Il corretto avviamento del CRM permette di raggiungere in tempi brevi dei risultati eccezionali, con incrementi di performance tangibili già in poche settimane di utilizzo. Permette ai venditori di spostare l’attenzione dalla gestione dell’agenda verso la gestione del cliente, liberando fino al 50% del tempo di lavoro in favore delle trattative. Il vantaggio è proporzionale all’aumento del numero di contatti seguiti e trattative nel tempo. Questi vantaggi sono tutti in favore dei venditori, che vedono attraverso la piattaforma e il nuovo approccio la possibilità di aumentare notevolmente la propria efficenza ed efficacia, con eccellenti ricadute sul fatturato prodotto, quindi maggiori premi e provvigioni, oltre che miglioramento della reputazione aziendale. Di fatto l’implementazione di una buona pratica di CRM offre indubbi vantaggi sia all’impresa che ai venditori, ma deve essere inserito e socializzato in modo corretto, con i giusti modi, una corretta condivisione delle finalità, una formazione efficace, la scelta del miglior strumento software, procedure rispettose della cultura dell’impresa.

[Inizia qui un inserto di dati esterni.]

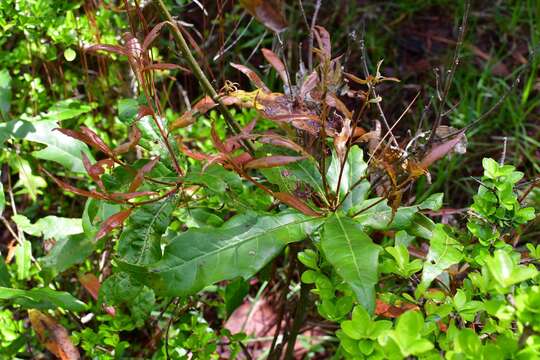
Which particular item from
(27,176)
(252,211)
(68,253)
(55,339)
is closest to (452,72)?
(252,211)

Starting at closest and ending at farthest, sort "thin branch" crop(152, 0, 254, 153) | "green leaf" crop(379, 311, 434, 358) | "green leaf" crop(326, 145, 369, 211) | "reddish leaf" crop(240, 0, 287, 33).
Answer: "green leaf" crop(379, 311, 434, 358) < "reddish leaf" crop(240, 0, 287, 33) < "thin branch" crop(152, 0, 254, 153) < "green leaf" crop(326, 145, 369, 211)

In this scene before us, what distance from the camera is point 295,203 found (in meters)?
1.19

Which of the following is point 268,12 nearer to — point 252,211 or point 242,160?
point 242,160

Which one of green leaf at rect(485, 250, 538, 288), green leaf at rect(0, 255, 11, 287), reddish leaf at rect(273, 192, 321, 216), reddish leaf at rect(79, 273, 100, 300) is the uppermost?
green leaf at rect(485, 250, 538, 288)

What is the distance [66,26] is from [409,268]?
1.24 meters

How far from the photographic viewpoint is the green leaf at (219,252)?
112 cm

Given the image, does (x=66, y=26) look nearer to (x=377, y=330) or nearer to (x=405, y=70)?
(x=377, y=330)

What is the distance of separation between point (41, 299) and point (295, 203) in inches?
25.1

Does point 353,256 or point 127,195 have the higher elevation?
point 127,195

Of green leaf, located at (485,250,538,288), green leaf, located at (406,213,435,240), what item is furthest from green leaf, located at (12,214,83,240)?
green leaf, located at (485,250,538,288)

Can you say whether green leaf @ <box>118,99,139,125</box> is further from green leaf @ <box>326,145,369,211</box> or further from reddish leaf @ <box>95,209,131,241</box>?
green leaf @ <box>326,145,369,211</box>

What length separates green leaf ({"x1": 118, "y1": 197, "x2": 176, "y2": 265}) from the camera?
1.26m

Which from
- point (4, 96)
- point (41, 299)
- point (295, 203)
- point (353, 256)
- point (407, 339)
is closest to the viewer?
point (407, 339)

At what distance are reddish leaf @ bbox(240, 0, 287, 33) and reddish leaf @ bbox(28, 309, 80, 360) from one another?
0.93 meters
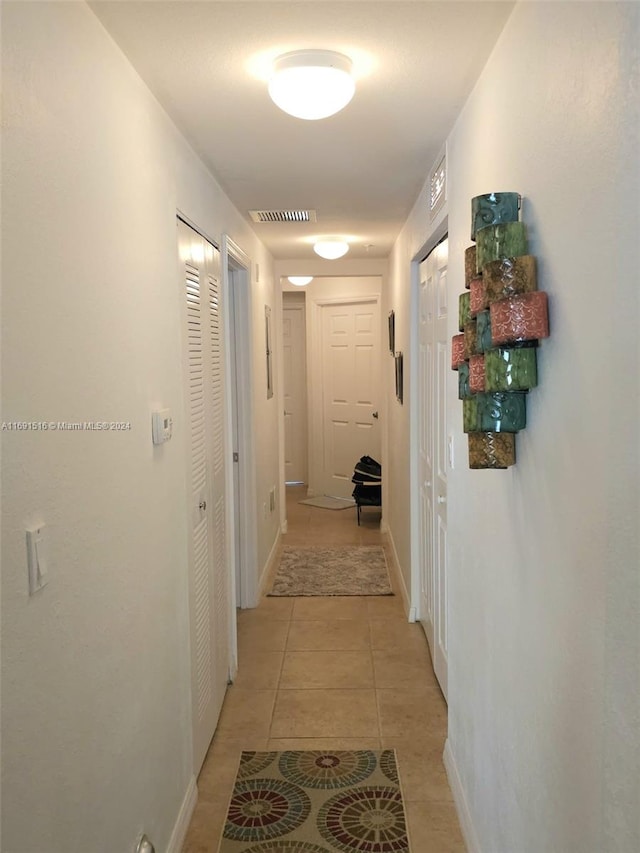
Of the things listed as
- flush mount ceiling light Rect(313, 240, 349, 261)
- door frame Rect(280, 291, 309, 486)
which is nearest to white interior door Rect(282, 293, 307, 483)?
door frame Rect(280, 291, 309, 486)

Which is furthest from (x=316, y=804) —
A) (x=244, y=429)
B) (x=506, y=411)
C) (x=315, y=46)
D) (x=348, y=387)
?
(x=348, y=387)

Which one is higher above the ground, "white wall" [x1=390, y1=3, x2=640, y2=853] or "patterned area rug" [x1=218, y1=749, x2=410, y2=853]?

Diverse piattaforme tra cui scegliere

Stante che CRM è quindi un metodo, le piattaforme software sul mercato che lo supportano sono circa un centinaio, molto diverse tra loro, suddivise principalmente tra programmi da installare sui PC o piattaforme WEB, che quindi offrono l’accesso ai dati via internet senza installare alcun programma. Volendo fare una scrematura e concentrandosi sulle soluzioni più accreditate, possiamo parlare di circa 20 soluzioni, tutte tecnicamente molto valide.
Dando per scontato che ogni impresa voglia operare con la migliore soluzione, va detto che questa non sarà la più completa e ricca di funzionalità, ma quella che meglio si adatta alla natura stessa della vostra impresa e alle vostre necessità di raccolta e trattamento dei dati. Infatti un buon CRM è quello che offre il maggior numero di informazioni utili nel tempo, scrivendo il meno possibile. Un venditore non alimenterà volentieri un sistema che gli richiede di scrivere tanto dopo ogni telefonata senza percepirne benefici, viceversa potrà trovare utile un sistema che a fronte di 5 minuti dedicati, gli permette di recuperarne 20 nel corso del mese di lavoro, arrivando a liberare tempo in favore della gestione dei clienti e delle trattative. Anche la qualità delle informazioni statistiche è rilevante, perché comprendendo le dinamiche delle trattative vinte/perse sarà più facile aumentare l’efficacia futura e quindi il fatturato.

Un passaggio fondamentale per far prosperare l'impresa

Abbiamo maturato una lunga esperienza e possiamo affermare che il CRM organizzato oggi è un passaggio fondamentale per qualunque impresa che voglia prosperare, anche micro, e che il successo della sua corretta implementazione passa da questi punti:

1 – Approccio culturale della proprietà, che deve sposare e sostenere la scelta;
2 – Condivisione delle finalità e dei vantaggi con tutti gli addetti coinvolti;
3 – Identificazione delle migliori leve motivazionali per ogni addetto ed eventuale revisione dei contratti;

4 – Scelta della migliore piattaforma CRM, in base alla cultura dell’impresa, al tipo di lavoro svolto, al livello di integrazione dei dati;
5 – Predisposizione dei corretti sistemi di reportistica, da cui ricavare indicazioni utili a migliorare l’approccio al mercato;
6 – Corretta formazione e affiancamento di tutti gli addetti coinvolti, nel rispetto delle leve motivazionali individuali.